4. Platform API Integration

Configuration for connecting to the main Labeeb API service for hydration and taxonomy lookup.

Variable Default Required Description
API_BASE_URL http://api No API host for hydration and taxonomy lookup (optional).
API_TOKEN "" No Bearer token for REST client (optional).
TAXONOMY_CACHE_TTL 60 No Seconds to cache taxonomy version.
ENABLE_NORMALIZED_SEARCH true No Mount normalized /search endpoint.

5. S1 Check-Worthiness Model Configuration

Configuration for the sentence-level check-worthiness analysis using XLM-RoBERTa.

Variable Default Required Description
S1_MODE model No model uses XLM-R, heuristic/off fall back to rules
S1_MODEL_ID /models/xlm-roberta-large-xnli No Hugging Face ID or local path; mock avoids downloads
S1_THRESHOLD 0.55 No Score cutoff for is_checkworthy
S1_MAX_TOKENS 256 No Truncation limit passed to the model
S1_BATCH_SIZE 8 No Sentences per forward pass
S1_DEVICE cpu No Inference device, e.g. cpu or cuda:0

Performance

p95 latency on CPU for eight sentences is roughly 0.1s; check /metrics for real values.
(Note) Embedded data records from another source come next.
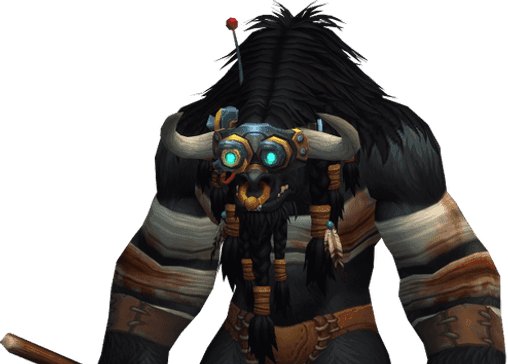 Raüm render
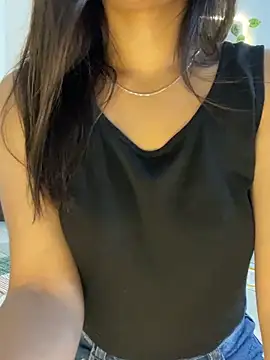 Snapshot of Ms_stella chatting on November 22, 4:44 am Ms stella online show from November 22, 4:44 am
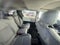 2025 Toyota Sienna XLE 8-Passenger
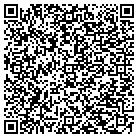 QR code with Proctorville Healthcare Center contacts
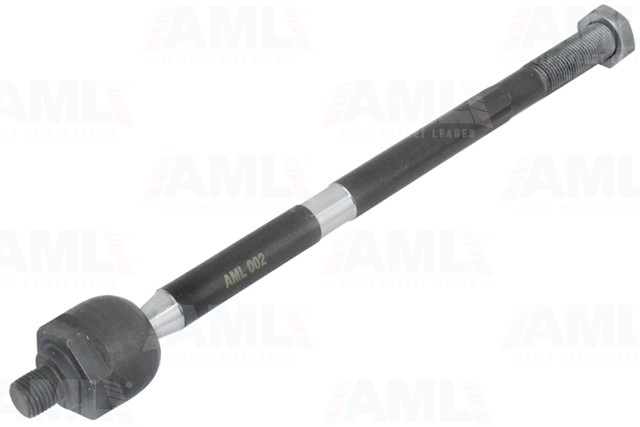 ROT MILI 300 00806 ROT MILI FOCUS II III 2005 2017 CMAX 2003 - 2019 KUGA 2008 2019 TRANSIT VOLVO V40 2004 - 2019 S40 V50 2005 2012 C30 2006 - 2012 C70 2006 2013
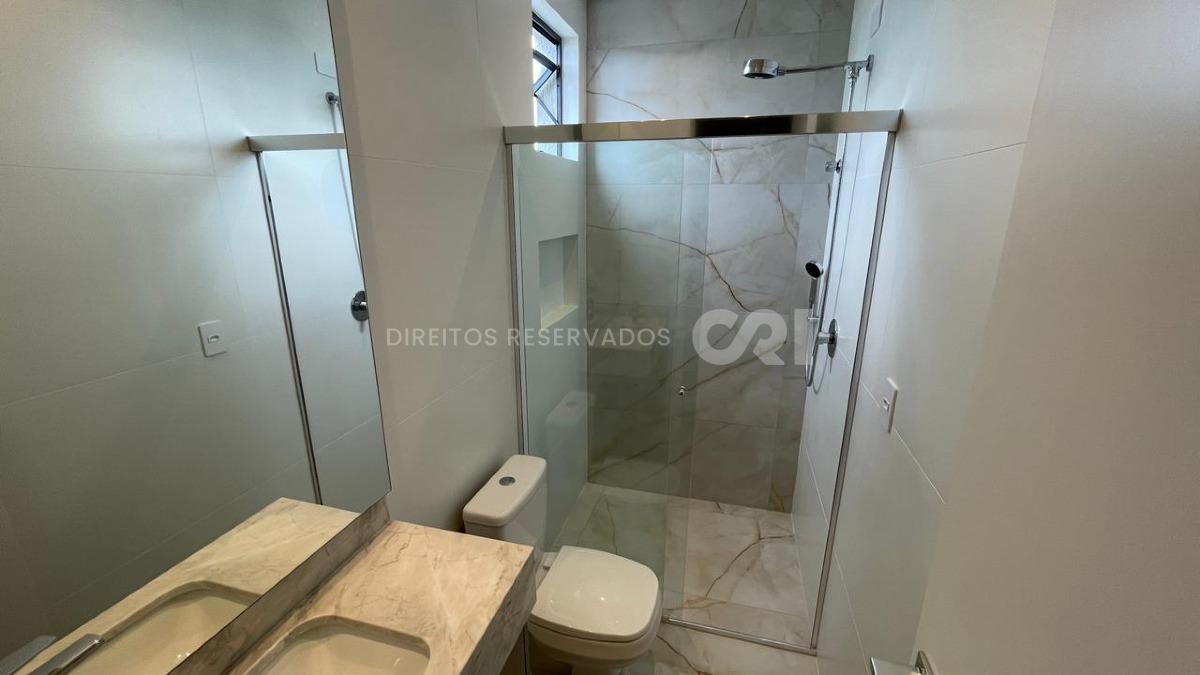 Apartamento com 3 Quartos no Brava Unique na Praia Brava em Itajaí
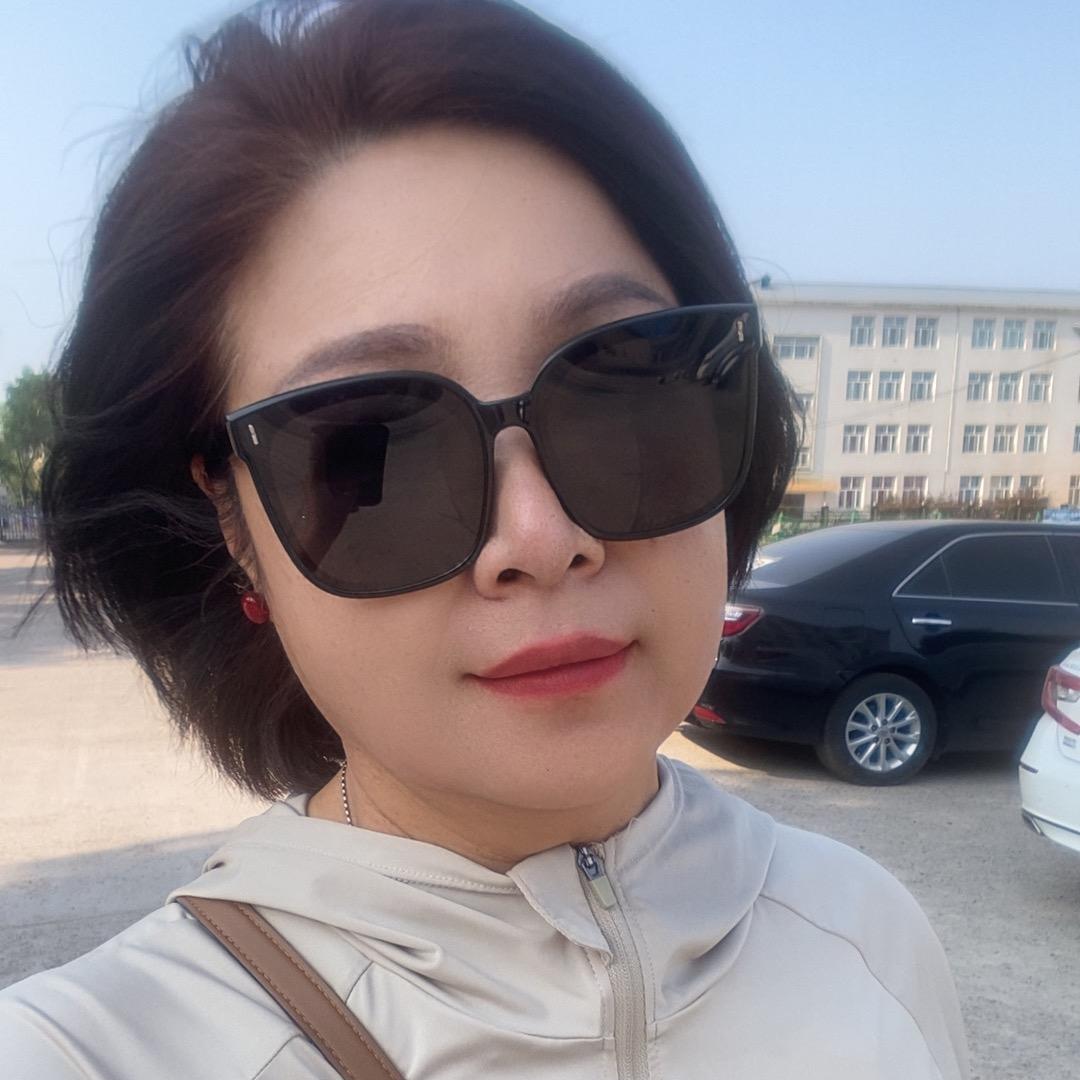 绥棱螺旋藻米醋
On CPU, a batch of eight sentences scores in ~0.1s using the mock model. Real model latency will be higher; set S1_MODE=heuristic to disable.

Updated keys (preferred)

The following environment variables are used by the new /s1/score endpoint (feature-flagged by ENABLE_AIB_15).
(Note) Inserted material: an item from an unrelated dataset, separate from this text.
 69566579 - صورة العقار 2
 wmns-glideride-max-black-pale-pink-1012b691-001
Variable Default Description
ENABLE_AIB_15 true Expose /s1/score; set false to disable the route quickly.
S1_BACKEND dummy Backend for S1 scorer: dummy (fast, deterministic) or hf (transformers).
S1_MODEL_ID xlm-roberta-base HuggingFace model id (used when S1_BACKEND=hf).
S1_THRESHOLD 0.5 Decision threshold; score >= thresholdlabel=true.
S1_DEVICE cpu Inference device (e.g., cpu, cuda).
S1_MAX_LEN 256 Maximum tokens; longer inputs are truncated.

Deprecated keys (kept for backward-compat)

These variables were used by an earlier S1 design. Prefer the updated keys above.

Variable Default Description
S1_MODE model Legacy switch; superseded by ENABLE_AIB_15 + S1_BACKEND.